§ **Provided records**:
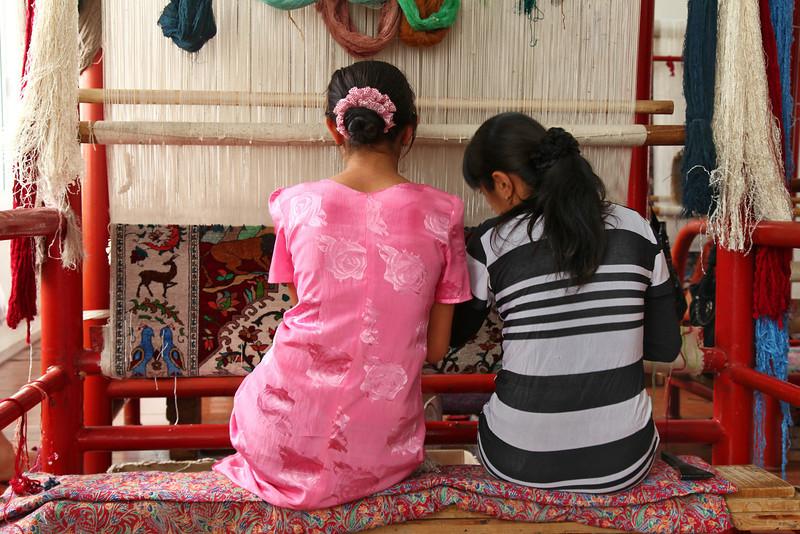 Weaving carpets in Samarkand, Uzbekistan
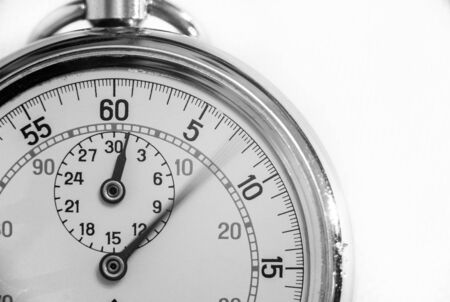 A black and white close up macro view of a pocket watch. Long exposure blurred the second hand giving an impression of passage of time.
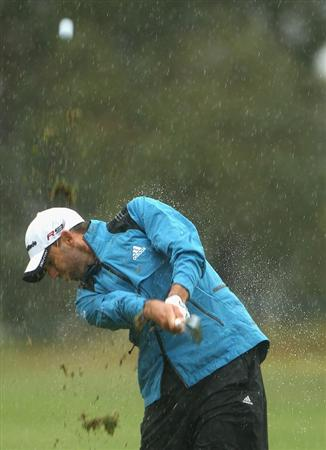 MELBOURNE, AUSTRALIA - NOVEMBER 13:  Sergio Garcia of Spain hits an iron shot in heavy rain during round three of the Australian Masters at The Victoria Golf Club on November 13, 2010 in Melbourne, Australia.  (Photo by Ryan Pierse/Getty Images)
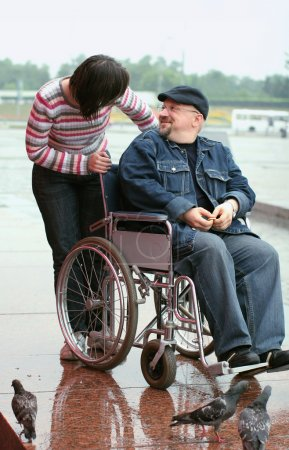 Man in a wheelchair talking with woman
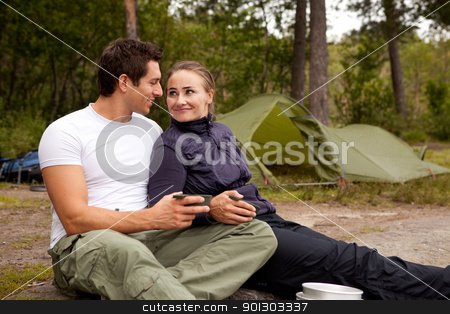 Happy Couple stock photo, A happy couple outdoors on a camping trip by Tyler Olson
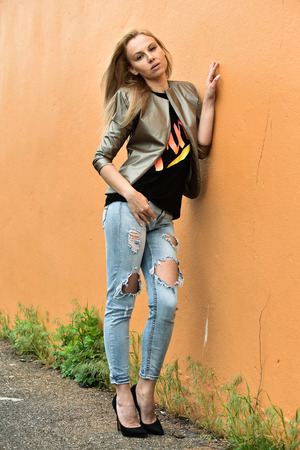 ripped jeans: Beautiful young woman in jacket and ripped jeans posing outdoors, street fashion. Stock Photo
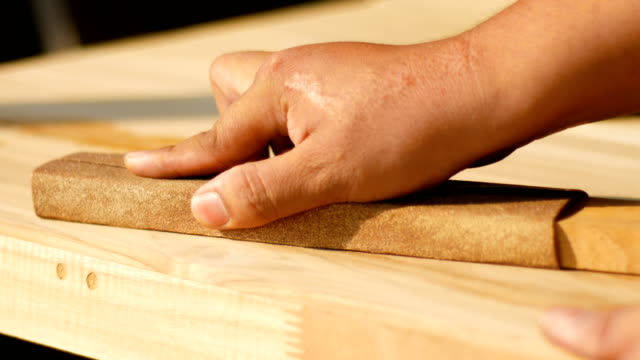 worker polishing wood table with sand paper with nature sunlight - carta vetrata video stock e b–roll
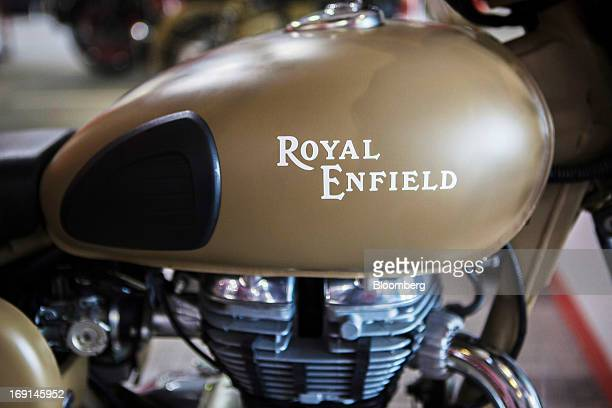 The Royal Enfield logo is displayed on the gas tank of a Desert Storm motorcycle on display at the Eicher Motors Ltd Royal Enfield flagship...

§ **What you should do**: Leave out the pictures, then reproduce exactly the run of lines from the one that contains "worker polishing wood" to the final line of the listing above.

§ **Problem solution**:
 worker polishing wood table with sand paper with nature sunlight - carta vetrata video stock e b–roll
 The Royal Enfield logo is displayed on the gas tank of a Desert Storm motorcycle on display at the Eicher Motors Ltd Royal Enfield flagship...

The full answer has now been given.